世界保健機関(WHO)は20日、発疹などが現れるウイルス感染症「サル痘」の患者が11カ国で80人前後に上ったと発表した。
他に50人ほどを調査中で、患者はさらに増える見込みだという。さらにオランダでも感染を確認。
患者の大半は過去にサル痘が発生してきたアフリカ西部や中部への渡航歴がなく、WHOは「異例だ」と警戒感を示した。
欧州の患者はほとんどが軽症としている。日本での感染発表はない。
患者の報告は今月上旬から続いている。欧州疾病予防管理センター(ECDC)によると、多くは若い男性で、性交渉で感染が起きているとみられる。
########################################
必要な作業 1: サル痘の記事本文によると、WHOが20日に発表した患者数は何カ国で何人前後ですか。
必要な作業 2: サル痘の記事本文の続きを、最後の文の次から書いてください。

提供資料:
########################################
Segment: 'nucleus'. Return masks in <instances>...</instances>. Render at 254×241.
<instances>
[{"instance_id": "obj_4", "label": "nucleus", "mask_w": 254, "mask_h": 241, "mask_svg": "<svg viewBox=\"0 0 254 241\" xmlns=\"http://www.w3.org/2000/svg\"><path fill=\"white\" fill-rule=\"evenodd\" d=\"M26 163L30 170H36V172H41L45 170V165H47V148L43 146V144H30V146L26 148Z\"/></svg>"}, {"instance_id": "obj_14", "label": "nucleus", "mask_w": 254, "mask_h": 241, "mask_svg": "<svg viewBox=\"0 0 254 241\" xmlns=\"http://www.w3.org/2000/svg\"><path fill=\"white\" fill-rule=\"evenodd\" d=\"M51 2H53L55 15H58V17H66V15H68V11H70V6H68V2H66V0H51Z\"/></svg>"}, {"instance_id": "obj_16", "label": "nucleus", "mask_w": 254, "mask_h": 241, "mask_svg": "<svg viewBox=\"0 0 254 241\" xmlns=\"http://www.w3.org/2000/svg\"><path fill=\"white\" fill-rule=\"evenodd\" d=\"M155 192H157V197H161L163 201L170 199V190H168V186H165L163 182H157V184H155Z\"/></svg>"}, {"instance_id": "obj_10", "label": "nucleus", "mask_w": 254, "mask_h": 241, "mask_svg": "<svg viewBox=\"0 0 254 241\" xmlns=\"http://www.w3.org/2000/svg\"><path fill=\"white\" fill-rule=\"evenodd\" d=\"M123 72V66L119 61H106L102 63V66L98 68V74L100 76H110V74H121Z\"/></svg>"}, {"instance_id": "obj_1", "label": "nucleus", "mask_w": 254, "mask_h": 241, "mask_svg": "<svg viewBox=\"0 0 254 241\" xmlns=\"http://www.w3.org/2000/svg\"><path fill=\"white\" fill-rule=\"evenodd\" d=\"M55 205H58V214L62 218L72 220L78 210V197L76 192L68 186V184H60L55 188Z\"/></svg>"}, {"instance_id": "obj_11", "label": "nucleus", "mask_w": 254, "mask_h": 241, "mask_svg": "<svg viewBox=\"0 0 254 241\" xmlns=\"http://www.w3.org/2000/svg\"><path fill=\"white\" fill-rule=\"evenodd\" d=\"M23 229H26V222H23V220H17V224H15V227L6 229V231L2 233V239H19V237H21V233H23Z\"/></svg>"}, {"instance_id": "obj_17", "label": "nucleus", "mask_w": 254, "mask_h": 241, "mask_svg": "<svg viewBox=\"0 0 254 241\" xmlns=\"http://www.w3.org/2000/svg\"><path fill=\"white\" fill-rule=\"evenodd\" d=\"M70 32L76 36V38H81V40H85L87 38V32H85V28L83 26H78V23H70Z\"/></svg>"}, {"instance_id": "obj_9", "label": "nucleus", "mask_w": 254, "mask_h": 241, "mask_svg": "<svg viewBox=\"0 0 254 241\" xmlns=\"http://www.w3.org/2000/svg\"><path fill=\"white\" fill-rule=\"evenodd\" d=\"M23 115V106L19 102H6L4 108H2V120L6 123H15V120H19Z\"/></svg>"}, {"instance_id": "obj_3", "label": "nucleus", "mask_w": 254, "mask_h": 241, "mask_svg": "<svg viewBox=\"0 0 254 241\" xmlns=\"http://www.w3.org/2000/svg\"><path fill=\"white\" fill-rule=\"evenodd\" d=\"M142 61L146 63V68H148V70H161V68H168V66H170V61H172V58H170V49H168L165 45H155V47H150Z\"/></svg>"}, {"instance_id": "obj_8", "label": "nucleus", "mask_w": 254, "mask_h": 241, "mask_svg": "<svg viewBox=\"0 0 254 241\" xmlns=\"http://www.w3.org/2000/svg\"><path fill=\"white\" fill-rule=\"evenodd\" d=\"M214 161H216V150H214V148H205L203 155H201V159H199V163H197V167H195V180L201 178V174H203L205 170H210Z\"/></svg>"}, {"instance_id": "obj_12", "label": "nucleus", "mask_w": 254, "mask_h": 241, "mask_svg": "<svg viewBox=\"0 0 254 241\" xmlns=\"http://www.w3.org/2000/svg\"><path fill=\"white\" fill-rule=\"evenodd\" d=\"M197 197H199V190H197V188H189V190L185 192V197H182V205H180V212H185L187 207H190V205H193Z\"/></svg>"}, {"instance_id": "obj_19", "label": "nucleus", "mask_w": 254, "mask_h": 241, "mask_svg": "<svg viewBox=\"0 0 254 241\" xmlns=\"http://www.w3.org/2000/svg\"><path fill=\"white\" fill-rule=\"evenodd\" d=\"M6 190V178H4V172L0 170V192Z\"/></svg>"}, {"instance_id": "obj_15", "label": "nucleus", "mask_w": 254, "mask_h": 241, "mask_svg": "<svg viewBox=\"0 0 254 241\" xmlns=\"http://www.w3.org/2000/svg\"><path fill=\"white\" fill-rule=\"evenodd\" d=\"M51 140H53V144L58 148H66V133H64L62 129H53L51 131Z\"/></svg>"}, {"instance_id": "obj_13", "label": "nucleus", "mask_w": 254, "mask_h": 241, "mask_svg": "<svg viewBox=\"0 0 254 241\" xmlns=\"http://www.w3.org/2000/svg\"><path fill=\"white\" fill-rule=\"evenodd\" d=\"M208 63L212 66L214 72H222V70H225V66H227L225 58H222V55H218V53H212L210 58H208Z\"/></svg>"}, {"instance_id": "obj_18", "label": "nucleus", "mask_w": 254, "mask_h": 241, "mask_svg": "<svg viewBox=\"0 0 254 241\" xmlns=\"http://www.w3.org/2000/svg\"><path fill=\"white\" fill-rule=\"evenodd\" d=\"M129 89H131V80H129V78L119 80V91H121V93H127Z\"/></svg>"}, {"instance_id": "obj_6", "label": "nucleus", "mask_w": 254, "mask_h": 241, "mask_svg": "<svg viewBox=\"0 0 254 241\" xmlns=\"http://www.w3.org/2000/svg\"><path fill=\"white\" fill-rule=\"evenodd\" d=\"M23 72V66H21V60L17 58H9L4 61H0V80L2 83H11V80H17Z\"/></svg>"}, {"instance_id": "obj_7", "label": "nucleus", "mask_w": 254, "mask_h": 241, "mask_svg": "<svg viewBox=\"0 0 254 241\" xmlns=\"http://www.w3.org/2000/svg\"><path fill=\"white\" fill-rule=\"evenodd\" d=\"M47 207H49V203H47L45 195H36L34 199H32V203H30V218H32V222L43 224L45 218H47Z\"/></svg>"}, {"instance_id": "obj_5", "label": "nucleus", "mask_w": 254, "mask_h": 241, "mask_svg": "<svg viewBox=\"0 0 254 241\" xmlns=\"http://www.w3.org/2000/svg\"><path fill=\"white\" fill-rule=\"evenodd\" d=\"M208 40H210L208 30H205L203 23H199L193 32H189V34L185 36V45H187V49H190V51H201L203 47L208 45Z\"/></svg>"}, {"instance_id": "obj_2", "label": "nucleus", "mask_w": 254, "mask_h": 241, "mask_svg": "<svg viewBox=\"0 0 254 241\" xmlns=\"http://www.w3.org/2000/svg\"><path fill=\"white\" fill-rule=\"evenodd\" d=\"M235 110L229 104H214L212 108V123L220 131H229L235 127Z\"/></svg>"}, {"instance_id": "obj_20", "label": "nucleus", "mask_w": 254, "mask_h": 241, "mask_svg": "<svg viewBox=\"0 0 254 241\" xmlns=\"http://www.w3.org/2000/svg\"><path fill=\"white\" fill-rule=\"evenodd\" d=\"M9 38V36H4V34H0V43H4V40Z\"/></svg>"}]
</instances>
########################################
解答欄 1: 11カ国で80人前後です。

解答欄 2:
WHO欧州地域事務局は声明で、夏にかけて人が集まるイベントが増えるため「感染拡大が加速する可能性がある」と懸念を表明した。
英政府によると、国内の患者は20日現在で20人。他にベルギー、フランス、ドイツ、イタリア、ポルトガル、スペイン、スウェーデン、カナダ、米国でも確認された。
オーストラリア政府が20日に発表した2人は欧州からの帰国者だった。
サル痘ウイルスはリスなどが保有。人の間で広がりやすくはないが、体液や患部に触れるとうつることがある。